Moca roscida

Scientific classification
- Domain: Eukaryota
- Kingdom: Animalia
- Phylum: Arthropoda
- Class: Insecta
- Order: Lepidoptera
- Family: Immidae
- Genus: Moca
- Species: M. roscida
- Binomial name: Moca roscida (Meyrick, 1922)
- Synonyms: Imma roscida Meyrick, 1922;

= Moca roscida =

- Authority: (Meyrick, 1922)
- Synonyms: Imma roscida Meyrick, 1922

Species of moth

Moca roscida is a moth in the family Immidae. It was described by Edward Meyrick in 1922. It is found in Brazil.

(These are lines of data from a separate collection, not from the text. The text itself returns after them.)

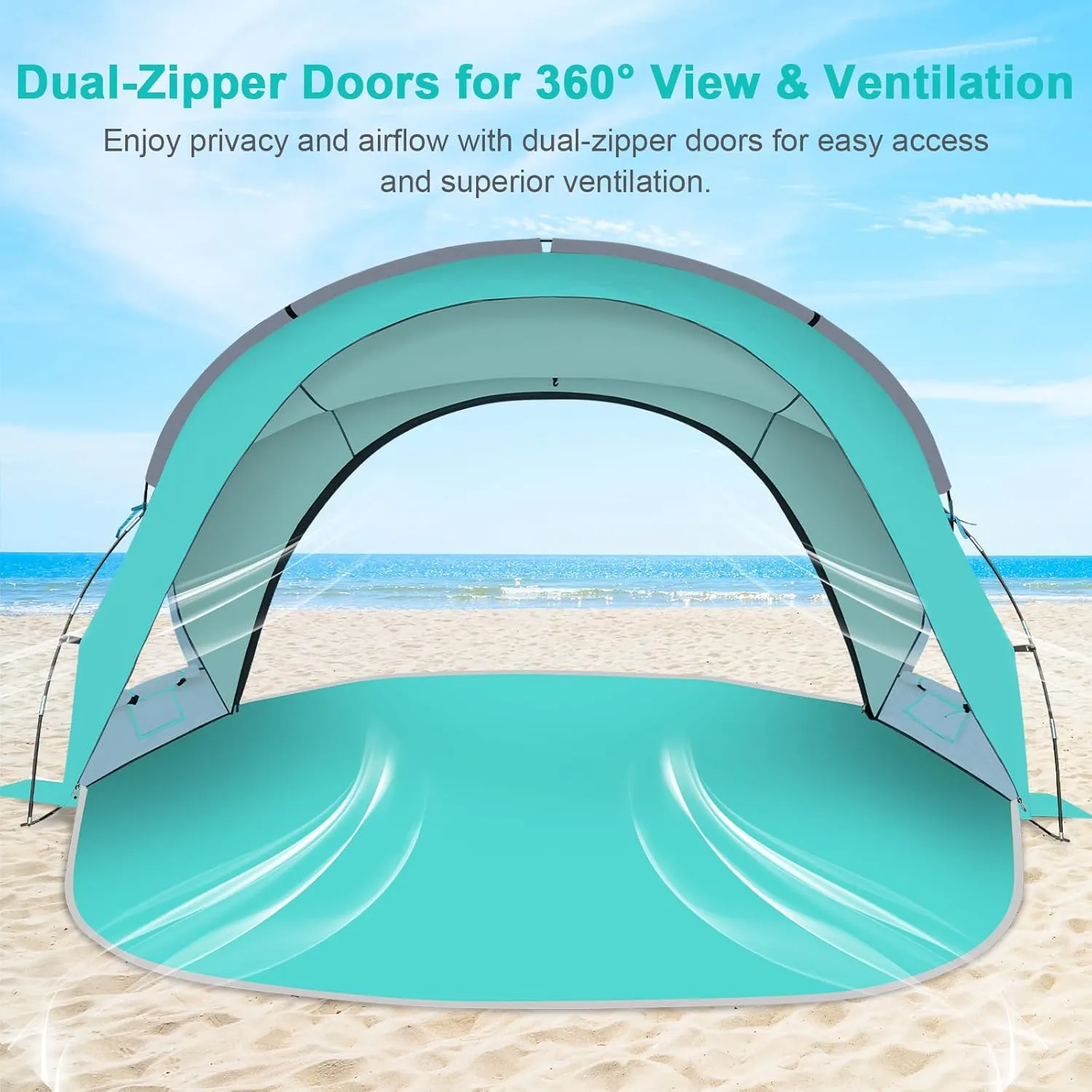 Gorich Beach Tent Sun Shelter with UPF50  UV Protection for 3-6 Person, Lightweight & Portable Beach Shade Canopy with 2 Zippered Doors, Easy Setup Family Beach Umbrella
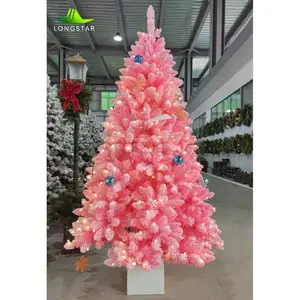Best-selling Christmas Tree with LED Lights PVC Christmas Decor Tree Custom Pre Lit Flocked Pink Christmas Tree for Home Decor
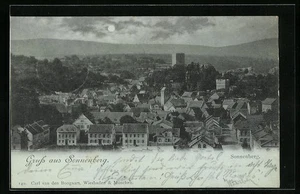 Mondschein-AK Sonnenberg, Ort in der Nacht 1898  - Picture 1 of 2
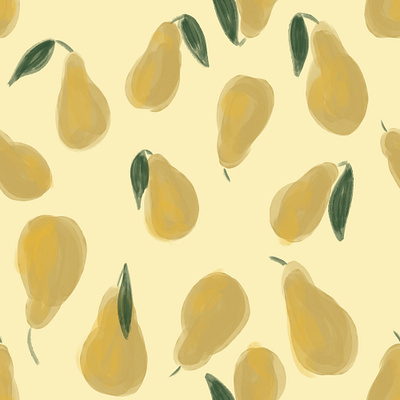 Delicate Watercolor Pears. Seamless pattern fabric fashion food graphic design pattern pears seamless summer textile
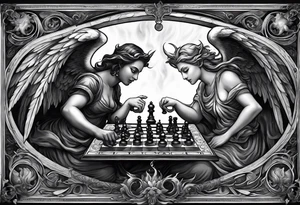 Depict an angel and demon playing chess on a board that morphs from celestial clouds to fiery inferno, representing the merging of the spiritual realms in the eternal game. tattoo idea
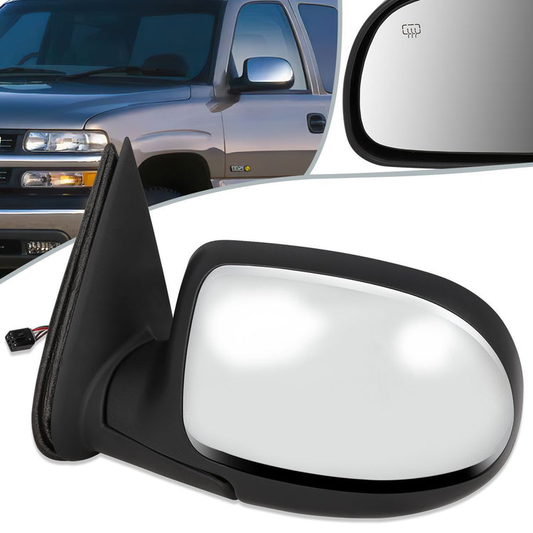 RETROVISOR MIRROR - OEM - 99-02 CHEVY SILVERADO 1500, 2500, 3500 / 00-02 CHEVY TAHOE / 00-02 CHEVY SUBURBAN 1500, 2500 / 99-02 GMC SIERRA 1500, 2500, 3500 / 00-02 GMC YUKON - POLISHED - CHROME - LEFT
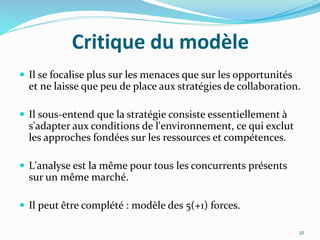 Critique du modèle
 Il se focalise plus sur les menaces que sur les opportunités
et ne laisse que peu de place aux stratégies de collaboration.
 Il sous-entend que la stratégie consiste essentiellement à
s'adapter aux conditions de l'environnement, ce qui exclut
les approches fondées sur les ressources et compétences.
 L'analyse est la même pour tous les concurrents présents
sur un même marché.
 Il peut être complété : modèle des 5(+1) forces.
32
 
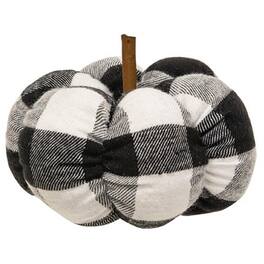 BreeBe - * Plaid Stuffed Pumpkin 4" - Black & White
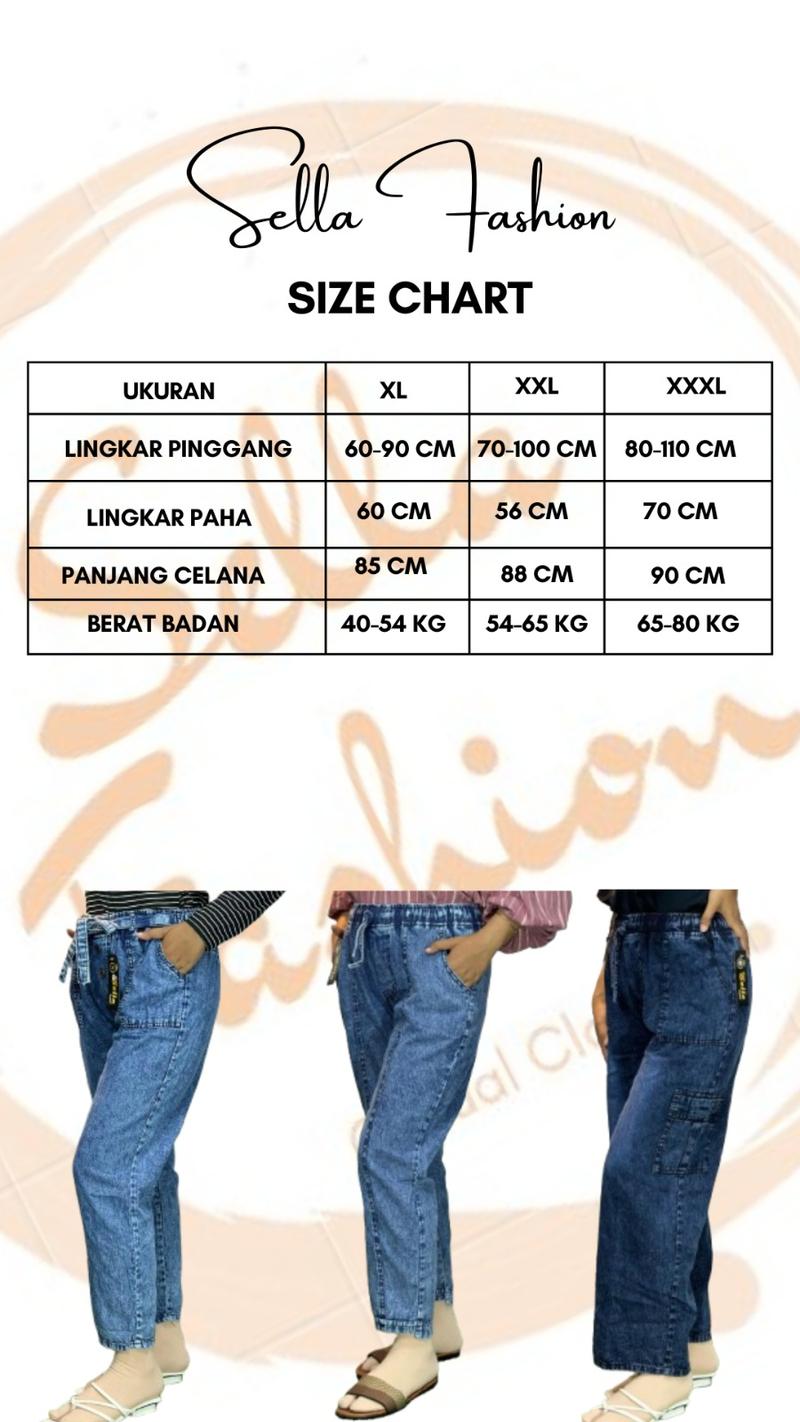 Product Introduction of SELLA GARIS BLACK CELANA BAGGY JEANS Bordir Kantong Karet Samping 0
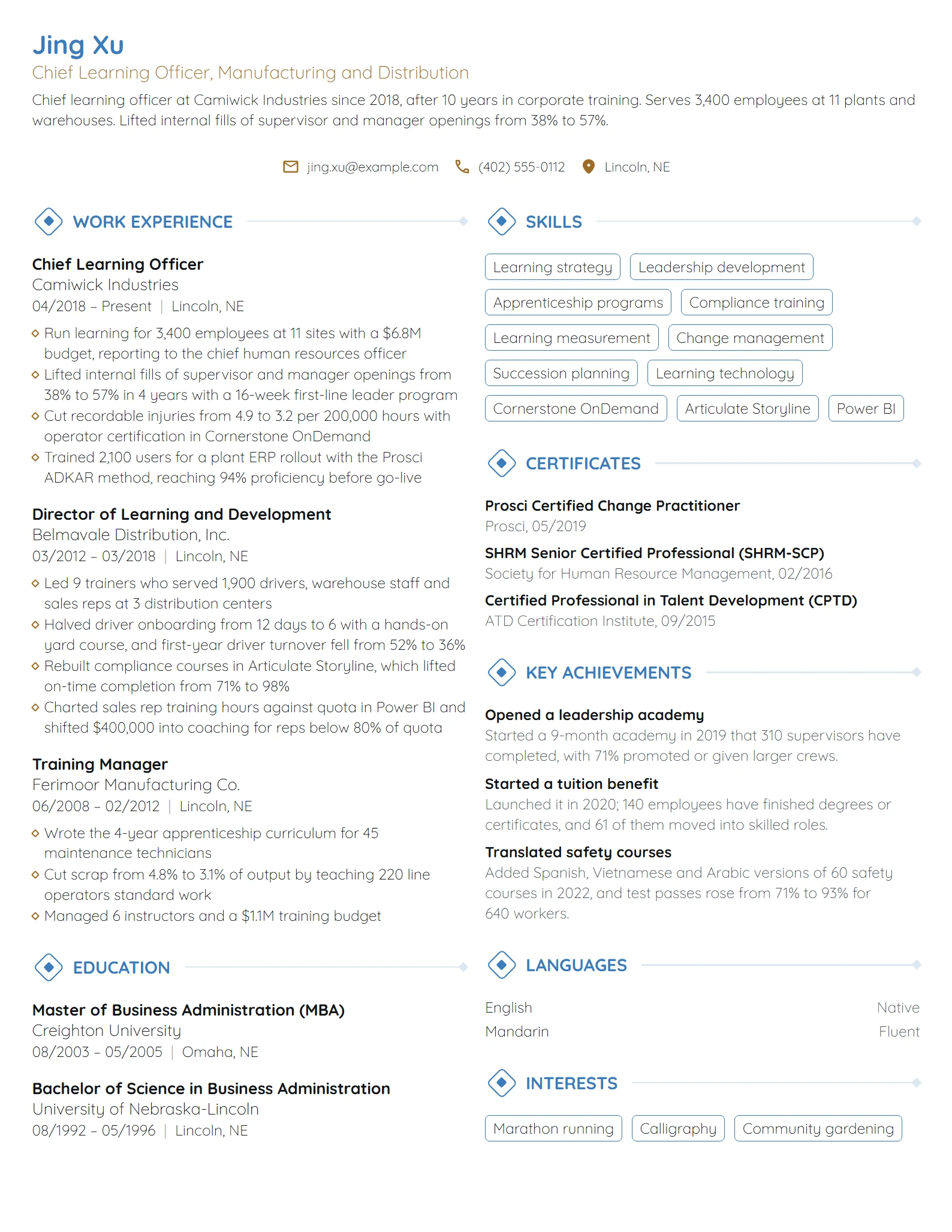 Chief Learning Officer resume example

The wingspan is 18–21 mm. The forewings are dark purplish fuscous with a pale ochreous basal mark not reaching the margins and a darker subcostal streak from the base to one-third, edged beneath by a fine pale ochreous line towards the base, interrupted in the middle and edged above on the posterior half with pale greenish-ochreous irroration (sprinkles). The basal half, except near the base and costa, is irregularly irrorated with pale whitish greenish and the costal edge is shortly pale ochreous about two-thirds, beneath this a transverse patch of whitish-greenish irroration reaching halfway across the wing, surrounding a transverse discal mark of ground colour, its lower extremity edged on each side by a short longitudinal whitish mark. There is also some slight pale irroration between this and the dorsum and an irregular fascia of pale whitish-greenish irroration from the disc at four-fifths to the tornus and an indistinct transverse streak of pale irroration near the termen. A series of cloudy dark dots is found just before the termen, between these a terminal series of indistinct dots of pale ochreous irroration. The hindwings are dark grey.